Выбрать главу

Пробежав выданный мне «белый» билет с последней резолюцией о пригодности к военной службе, он поднял на меня глаза и, улыбаясь, как-то по-хорошему спросил:

— Хочешь домой?

— Как? — опешил я, и сердце у меня екнуло.

— Да вот так! Негоден пока. Вот мамка обрадуется, — ответил он и стал размашисто писать красным карандашом на билете: «Отпущен до особого распоряжения».

— Но почему? Как так получилось? — продолжал я в недоумении, глядя на резолюцию.

Если бы промолчал, то вся дальнейшая моя судьба повернулась бы иначе!

— Вот непонятливый! — ответил он. — Здесь же написано, что по зрению ты негоден, смотри… Подожди, я, кажется, спутал, да, ты прав, годен в очках, — произнес он как-то огорченно и зачеркнул резолюцию. — Образование какое?

— Девять классов и часть десятого, — пролепетал я упавшим голосом.

— Ну, тогда направляю в Тоцкие лагеря.

— А нельзя в Алкинские лагеря? Там мама моя работает.

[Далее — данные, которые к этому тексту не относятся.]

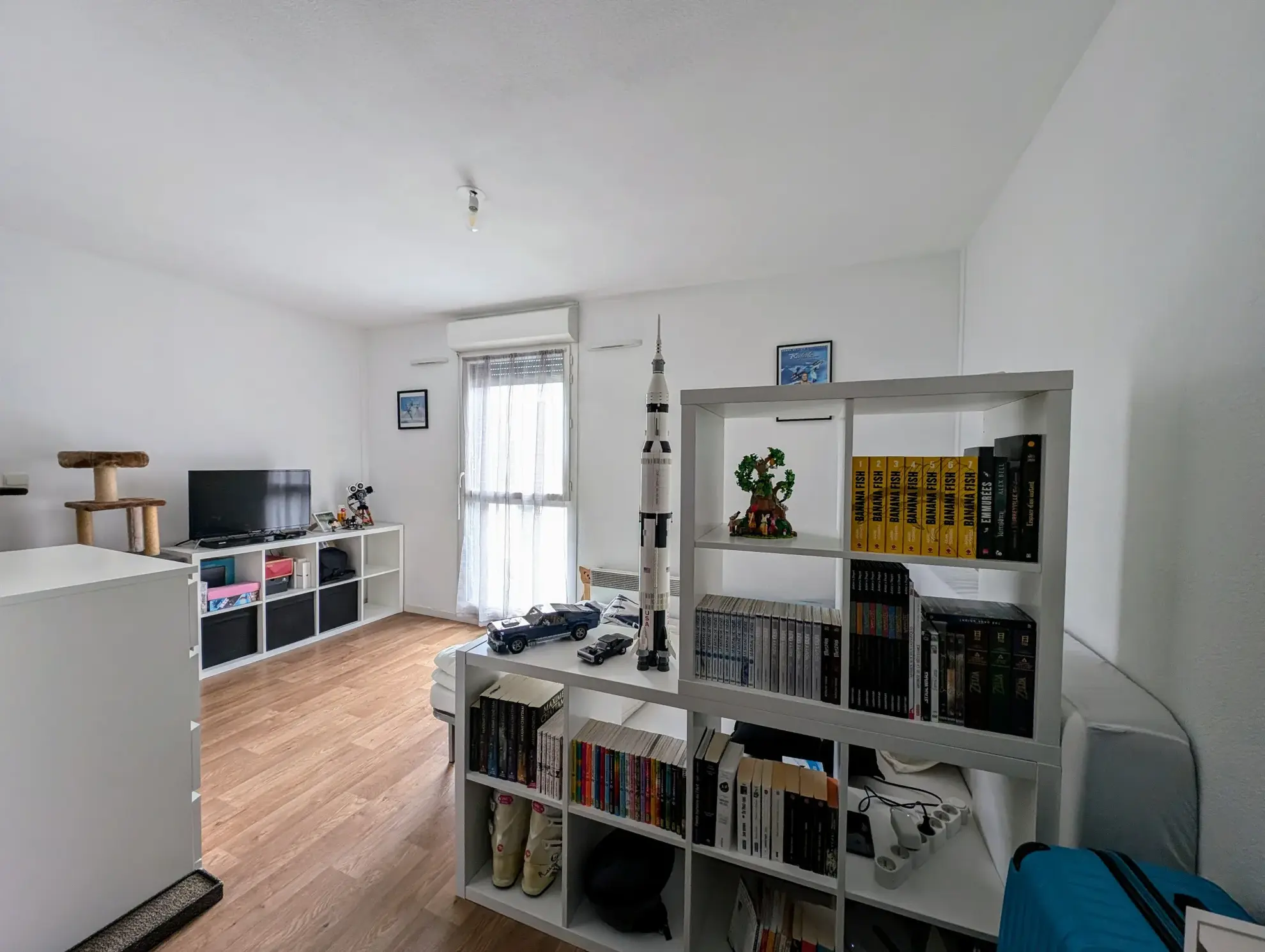 Studio à vendre à Toulouse Montaudran - Idéal investissement locatif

— Чудак человек, я тебе лучшее предлагаю, — ответил он. — В Алкино — пехота, а в Тоцких лагерях будут из тебя готовить артиллериста, возможно, для дивизии резерва Главного командования (РГК). Ты сейчас не понимаешь, но потом поймешь, что это хороший вариант, и жалеть не будешь. Я ведь лучшее предлагаю. Потом не раз вспомнишь меня с благодарностью. Ну, решай!

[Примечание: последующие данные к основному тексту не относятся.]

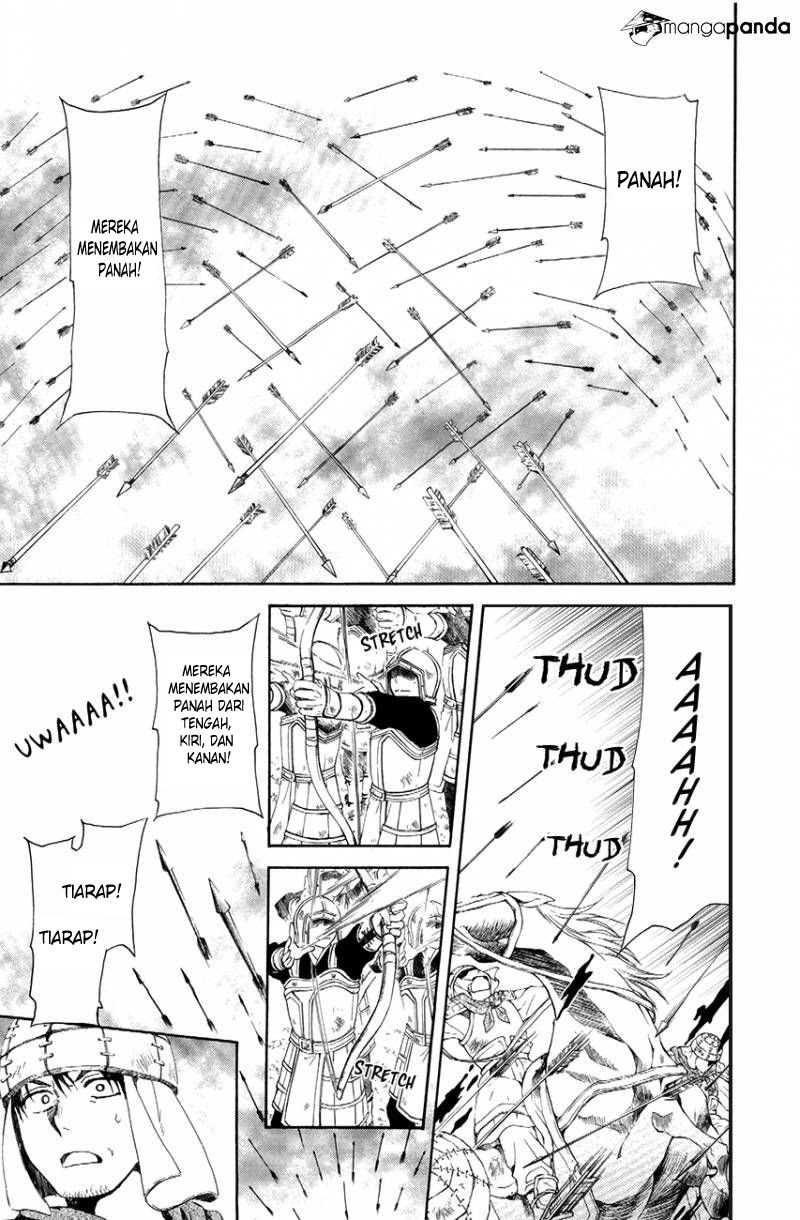 Baca Akatsuki no Yona - Chapter 71 halaman 14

— Ладно, вы лучше знаете, согласен, — решил я, подумав, что очень убедительно и сочувственно он говорит, не стоит испытывать судьбу.

Вот примерно такой состоялся диалог. Как сложилась бы судьба, если бы я промолчал? Скорее всего, ошибка вскоре бы обнаружилась и меня вновь призвали, причем велика вероятность, что попал бы я в пехоту. А с моим зрением, несколько замедленной реакцией и неловкостью я, скорее всего, погиб бы в первом же бою. То же самое бы произошло, если бы я определился в Алкино. А я очень туда хотел, ведь под боком мама работает! Впрочем, что гадать, но повезло мне точно, и я не раз вспоминал того фронтовика добрым словом, особенно когда видел, как гибли в первые же дни, часто бестолково, прибывшие с пополнением и не обстрелянные еще ребята-пехотинцы.

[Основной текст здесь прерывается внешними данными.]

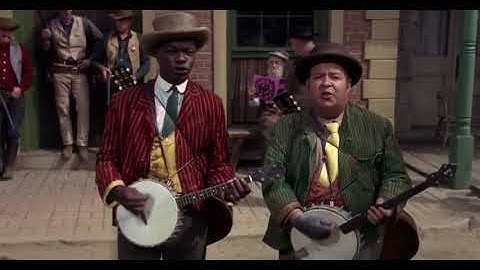 Cat Ballou - Opening Sequence (1965)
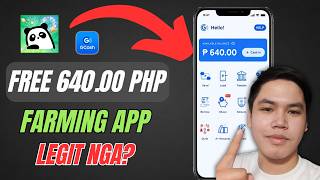 KUMITA NG PERA GAMIT ANG APP NA PANJOY FARM 2026 screenshot 4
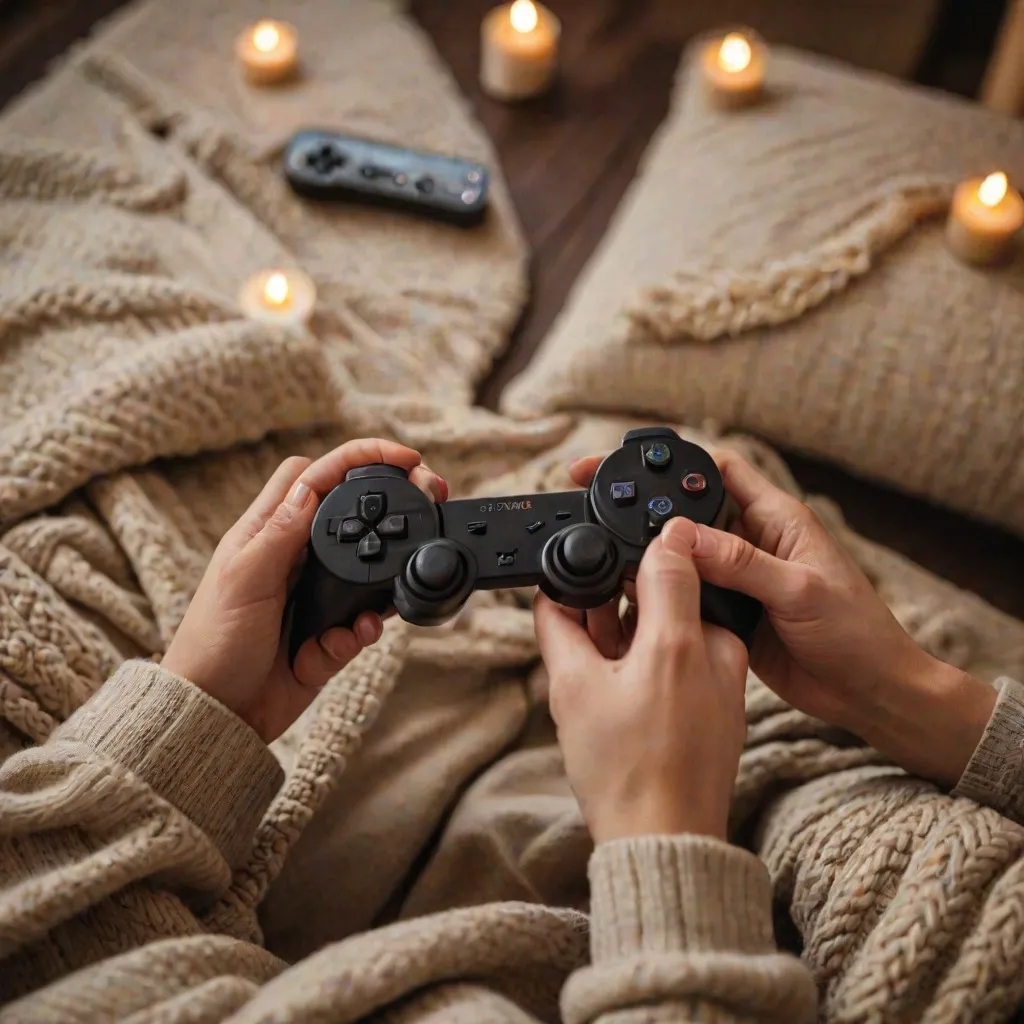 Czy granie jest zdrowe? Jak znaleźć balans między rozrywką a codziennością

Фронтовик еще раз сказал, что я не пожалею о выборе, дал подписать какую-то бумагу, очевидно мое согласие, назвал номер моей команды, предупредив, чтобы я не отлучался и не пропустил, когда по динамику вызовут строиться. Он тепло попрощался, и я вышел в зал. Стало как-то спокойней на душе, все определилось. В эту же команду попали мои новые приятели.

Между тем в зале, на сцене, появились артисты или самодеятельность и начали петь, танцевать, декламировать. Все места были заняты, и мы встали за последним рядом. Концерт то и дело прерывался динамиком, вызывавшим призывников на комиссию. Вдруг сзади, совсем рядом, раздался возмущенный возглас «Украли!..», перешедший в вопль. «Неужто из нашей команды поработали?» — мелькнула мысль, я оглянулся и увидел, как молодой парень рухнул на пол и забился в падучей, изо рта пузырилась пена. Раздались крики: «Врача, санитара! Держите голову, а то разобьет…» Мы придержали голову и пытались успокоить парня. Довольно быстро пришел медработник, сделал укол, парень стих, и его увели. «И таких эпилептиков в армию берут! Что же это такое? Неужели уже некем пополнять армию?..» — такие мысли бродили у меня в голове, и не только у меня. Концерт возобновился, но мы не слушали, а обсуждали происшедшее. Вскоре динамик объявил номер нашей команды и приказал выйти во двор строиться.